There is no ulterior purpose being served. There’s no cause being championed. There’s no heavenly place awaiting the victors. There’s grief-struck parents being left behind. There’s a deeply split nation whose divide is growing wider. There are nauseatingly political individuals who have begun milking this for whatever purpose floats their boats. And there are those who are awaiting the next opportunity for their lives to be “fida” someone.

Our turn is next week, a friend of mine from Tripoli said. I couldn’t tell her she was mistaken.  

Meanwhile, life around where I was went on normally. People had no worries on their mind as they shuffled through their daily motions, seemingly indifferent that the other part of their capital was going to cry itself to sleep tonight.

Rest in peace to all those wasted and forcefully devalued Lebanese lives we have lost and we will lose to bombs, explosions, suicide bombers and ruthless politics, those lives that are more important than to be wasted “fida” anyone.

23.

I turned 24 today. And it was a horrible day.

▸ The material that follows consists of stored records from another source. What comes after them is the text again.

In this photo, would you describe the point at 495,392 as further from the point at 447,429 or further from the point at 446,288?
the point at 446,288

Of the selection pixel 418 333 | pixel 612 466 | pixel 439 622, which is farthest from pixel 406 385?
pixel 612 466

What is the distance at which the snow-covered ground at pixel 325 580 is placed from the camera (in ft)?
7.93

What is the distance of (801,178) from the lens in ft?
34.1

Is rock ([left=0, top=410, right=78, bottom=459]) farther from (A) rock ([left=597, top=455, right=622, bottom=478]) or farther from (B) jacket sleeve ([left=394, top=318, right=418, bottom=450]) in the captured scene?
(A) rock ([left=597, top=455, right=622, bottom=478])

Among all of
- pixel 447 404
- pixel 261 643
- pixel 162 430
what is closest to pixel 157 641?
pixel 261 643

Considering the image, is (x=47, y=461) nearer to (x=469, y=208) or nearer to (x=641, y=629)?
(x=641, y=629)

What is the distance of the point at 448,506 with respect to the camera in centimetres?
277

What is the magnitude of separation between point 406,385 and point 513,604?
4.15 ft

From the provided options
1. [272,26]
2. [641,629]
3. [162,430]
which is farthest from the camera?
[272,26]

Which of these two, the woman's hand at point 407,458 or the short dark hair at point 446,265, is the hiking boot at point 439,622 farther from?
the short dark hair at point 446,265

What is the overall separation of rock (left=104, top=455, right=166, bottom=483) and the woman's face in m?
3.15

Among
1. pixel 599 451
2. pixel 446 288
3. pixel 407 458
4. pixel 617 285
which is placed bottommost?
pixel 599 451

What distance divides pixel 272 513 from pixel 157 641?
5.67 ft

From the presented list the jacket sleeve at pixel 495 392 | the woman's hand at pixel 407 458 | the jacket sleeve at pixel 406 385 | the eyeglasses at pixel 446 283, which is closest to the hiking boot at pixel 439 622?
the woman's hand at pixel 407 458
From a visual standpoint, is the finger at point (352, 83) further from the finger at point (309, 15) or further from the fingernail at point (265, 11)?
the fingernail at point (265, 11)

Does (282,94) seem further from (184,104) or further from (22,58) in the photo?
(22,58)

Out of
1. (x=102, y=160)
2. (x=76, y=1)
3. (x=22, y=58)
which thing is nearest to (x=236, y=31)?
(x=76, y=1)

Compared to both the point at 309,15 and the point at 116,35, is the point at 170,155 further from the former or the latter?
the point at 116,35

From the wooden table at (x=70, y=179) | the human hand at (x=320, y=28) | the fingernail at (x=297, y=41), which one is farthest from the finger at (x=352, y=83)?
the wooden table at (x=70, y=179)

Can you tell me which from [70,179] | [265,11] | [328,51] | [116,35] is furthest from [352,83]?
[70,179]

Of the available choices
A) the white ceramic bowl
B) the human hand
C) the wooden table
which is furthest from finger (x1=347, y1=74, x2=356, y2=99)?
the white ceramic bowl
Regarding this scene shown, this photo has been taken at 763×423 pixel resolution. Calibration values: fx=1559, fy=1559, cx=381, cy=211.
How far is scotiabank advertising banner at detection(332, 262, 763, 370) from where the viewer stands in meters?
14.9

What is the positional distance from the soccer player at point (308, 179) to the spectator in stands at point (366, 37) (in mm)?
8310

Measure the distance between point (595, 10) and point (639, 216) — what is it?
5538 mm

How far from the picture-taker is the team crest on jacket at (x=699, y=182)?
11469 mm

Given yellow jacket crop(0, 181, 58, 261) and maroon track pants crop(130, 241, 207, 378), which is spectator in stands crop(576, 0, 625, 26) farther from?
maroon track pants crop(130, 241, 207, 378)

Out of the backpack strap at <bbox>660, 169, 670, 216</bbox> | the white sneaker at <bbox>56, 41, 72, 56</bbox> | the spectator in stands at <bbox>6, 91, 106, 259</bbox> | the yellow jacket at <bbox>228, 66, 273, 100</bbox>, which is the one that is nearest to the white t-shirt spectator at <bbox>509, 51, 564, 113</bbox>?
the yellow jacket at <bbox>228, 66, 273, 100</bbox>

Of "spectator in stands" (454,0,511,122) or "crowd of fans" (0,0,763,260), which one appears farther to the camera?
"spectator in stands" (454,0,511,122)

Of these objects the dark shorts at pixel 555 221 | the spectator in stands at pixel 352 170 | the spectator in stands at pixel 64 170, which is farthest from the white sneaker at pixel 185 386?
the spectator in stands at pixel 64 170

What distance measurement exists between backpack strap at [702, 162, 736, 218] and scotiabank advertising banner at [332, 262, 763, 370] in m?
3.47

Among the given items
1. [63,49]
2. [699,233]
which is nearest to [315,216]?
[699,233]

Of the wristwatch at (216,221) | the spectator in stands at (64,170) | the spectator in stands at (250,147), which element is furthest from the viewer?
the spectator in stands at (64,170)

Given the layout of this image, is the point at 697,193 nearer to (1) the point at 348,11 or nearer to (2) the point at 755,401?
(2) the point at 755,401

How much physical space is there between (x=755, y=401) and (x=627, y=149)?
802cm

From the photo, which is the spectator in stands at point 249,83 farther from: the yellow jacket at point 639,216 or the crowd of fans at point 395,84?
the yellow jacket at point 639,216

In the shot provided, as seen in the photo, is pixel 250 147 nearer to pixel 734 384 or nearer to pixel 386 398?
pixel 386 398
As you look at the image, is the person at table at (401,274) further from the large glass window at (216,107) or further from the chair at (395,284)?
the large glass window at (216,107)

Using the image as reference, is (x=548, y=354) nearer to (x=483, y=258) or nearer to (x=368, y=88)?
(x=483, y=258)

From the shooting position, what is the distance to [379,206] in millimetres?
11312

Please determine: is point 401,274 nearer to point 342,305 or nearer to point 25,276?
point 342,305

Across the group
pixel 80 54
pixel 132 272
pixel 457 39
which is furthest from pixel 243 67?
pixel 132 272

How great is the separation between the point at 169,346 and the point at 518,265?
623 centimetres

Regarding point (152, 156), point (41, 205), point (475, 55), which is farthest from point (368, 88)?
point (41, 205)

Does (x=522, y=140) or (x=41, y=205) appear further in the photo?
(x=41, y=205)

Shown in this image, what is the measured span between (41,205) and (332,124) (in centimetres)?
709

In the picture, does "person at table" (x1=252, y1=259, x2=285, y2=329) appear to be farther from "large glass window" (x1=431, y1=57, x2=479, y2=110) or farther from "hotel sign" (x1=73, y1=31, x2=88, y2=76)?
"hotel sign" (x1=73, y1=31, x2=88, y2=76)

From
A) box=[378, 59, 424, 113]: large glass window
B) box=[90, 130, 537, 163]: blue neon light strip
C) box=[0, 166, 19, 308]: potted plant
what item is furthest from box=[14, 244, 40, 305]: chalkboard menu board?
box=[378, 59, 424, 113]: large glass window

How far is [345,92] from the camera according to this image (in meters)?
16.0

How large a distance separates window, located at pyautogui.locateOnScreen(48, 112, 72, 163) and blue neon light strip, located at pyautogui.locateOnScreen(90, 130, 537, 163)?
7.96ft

I woke up feeling I couldn’t breathe, feeling like it was just another day to get through the motions. I went to the hospital. I took care of my patients. I did what I had to do but not more like I usually do. I smiled as people wished me happy birthday. I had yet to see the happy in the sentence. I didn’t know what else I could do. 

Perhaps there was nothing really wrong about today. But I didn’t see it that way all day. Call it overt-anxiety. Call it over-scripting of things and dramatization. But that’s how it was. My head told me today was a bad day and I didn’t try to tell my head it was wrong.

And then when I got home this evening, exhausted and feeling mentally drained, my little brother surprised me with a piece of cake on which he had lit a candle. And I hugged him as he sang me happy birthday. There was nothing else I could do. I thought that would be it until my parents called and my mom sang me happy birthday over speaker phone. And my grandparents called to wish me long life and the only thing I could do is wish them health. Their calls filled me with so much joy that the only thing I wanted to do was go spend my day with the people who made it as such. 

Then, as I headed to the dinner my friends begrudgingly dragged me to, I realized that many of the people that made 23 the year that it was were around that restaurant table, had called or texted me earlier that day. Those people had changed their pictures into a collage of their memories with yours truly. They were really, positively happy that this was my day and they wanted it to truly be a happy birthday.

This post may not mean much to most of you. But, as I turn a new page, my thoughts turn to family and friends – cliche as it may be – in order to tell them thank you for being there and I hope they’ll keep on being there.

Here’s to all the people that made me. Here’s to all the people that make each of my days worth living.

I turned 24 today. And it turned out to be a good day, indeed.